Among other things, the proposed change allows donors 20 years to complete the donation of the gift and lets them take a tax deduction on some of the appreciation. Here is how it would work: In the first year, if a donor who owns a $10 million painting contributes 10% to a museum, he would receive a $1 million deduction. If the donor gives another 10% the next year and the fair-market value of the artwork has increased to $12 million, the donor receives a deduction on the appreciated value, although it is limited to his 90% stake in the artwork, and thus would amount to $1.08 million.

However, if the art declines in value the same rules apply and the donor's tax break could shrink.
Critics point out that the proposed bill comes at a time when, overall, artwork is declining in value.

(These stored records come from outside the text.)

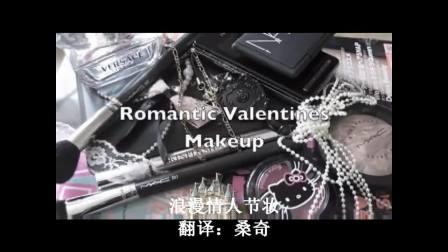 【中文字幕】YOUTUBE伦敦华裔美女SUZI浪漫情人节妆
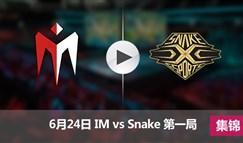 2017LPL夏季赛赛6月24日 IMvsSnake第一局集锦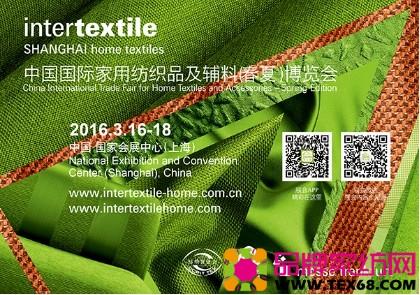 中国国际家用纺织品及辅料博览会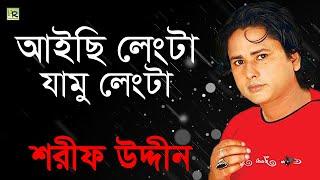 আইছি লেংটা যামু লেংটা | Aichhi Lengta Jamu Lengta | Sharif Uddin | Vandari Song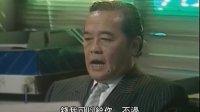 新扎师兄1988-03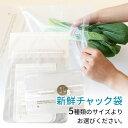 【エンバランス 袋】エンバランス チャック付き袋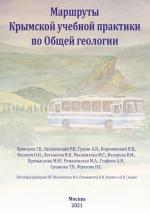 Маршруты Крымской учебной практики по общей геологии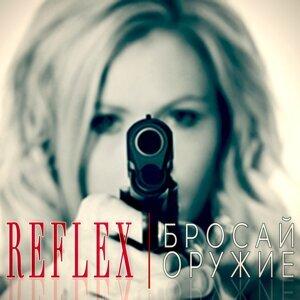 Reflex 歌手頭像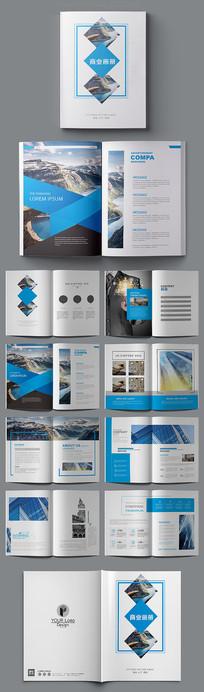 蓝色大气几何企业画册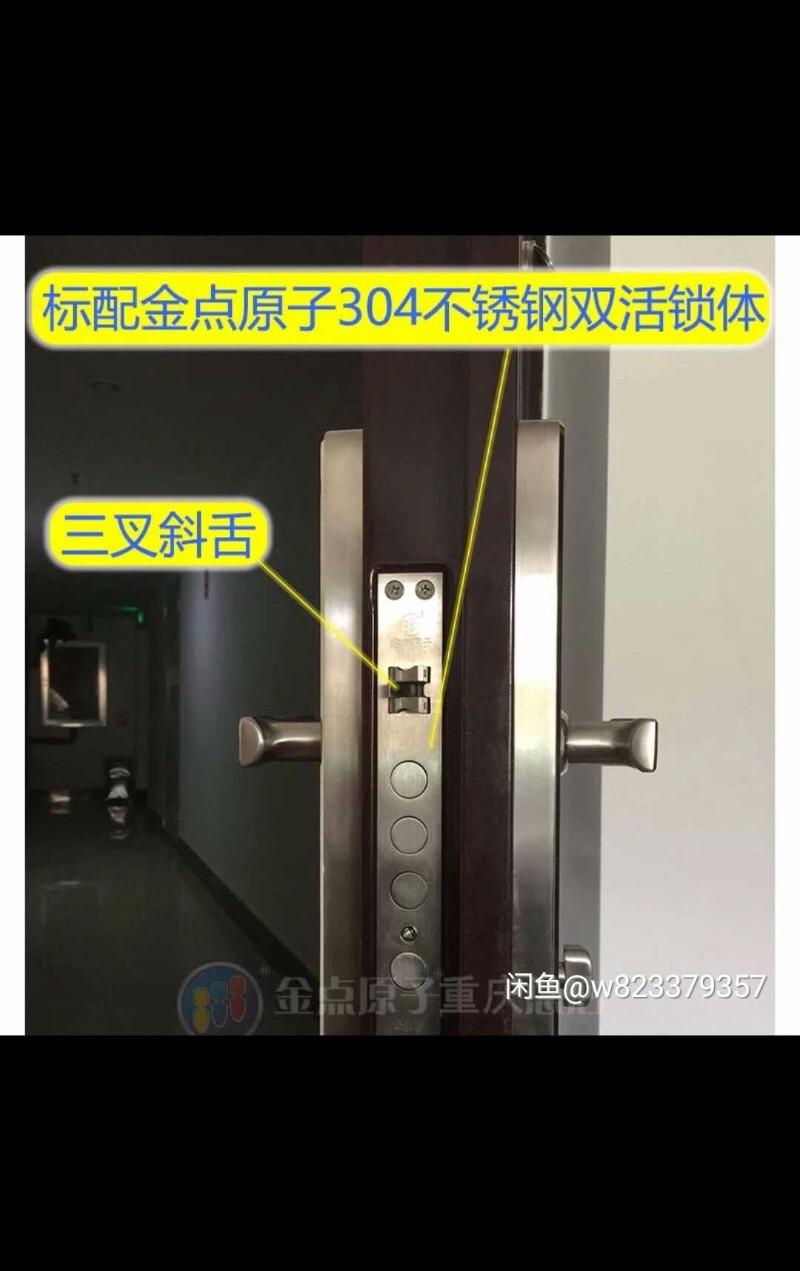 开锁换锁金点原子智能锁指纹锁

The art market has dropped 30% so far this year and is on track to return to 2004 values, according to Mei Moses Art Indexes, which tracks 14,000 repeat-auction sales of the same works.
Other new rules require museums to report contributions on yearly tax forms and exhibit the artwork in proportion to its ownership interest over every five-year period, keeping the art from remaining in the donor's private home during the gifting period. The gift also is subject to a binding written contract, to protect against challenges by heirs after the donor's death. Donations valued at more than $1 million would require a review by the Internal Revenue Service's art advisory panel.
"This bill remedies some of the problems with respect to the current law, but it doesn't go far enough," said Neil Kawashima, a partner with McDermott Will & Emery LLP in Chicago who represents wealthy families with respect to estate and gift planning. Sen. Charles Grassley, an Iowa Republican who spearheaded the initial changes, said the proposed bill is already a compromise.
"Some museum officials thought Congress went too far to shut down abuse. I agreed to look at a compromise that would preserve accountability from donors and museums to taxpayers," Sen. Grassley said. "I still think partial donations of art are of questionable value to taxpayers, but museum officials and their champions feel strongly otherwise, so I'm willing to continue to listen."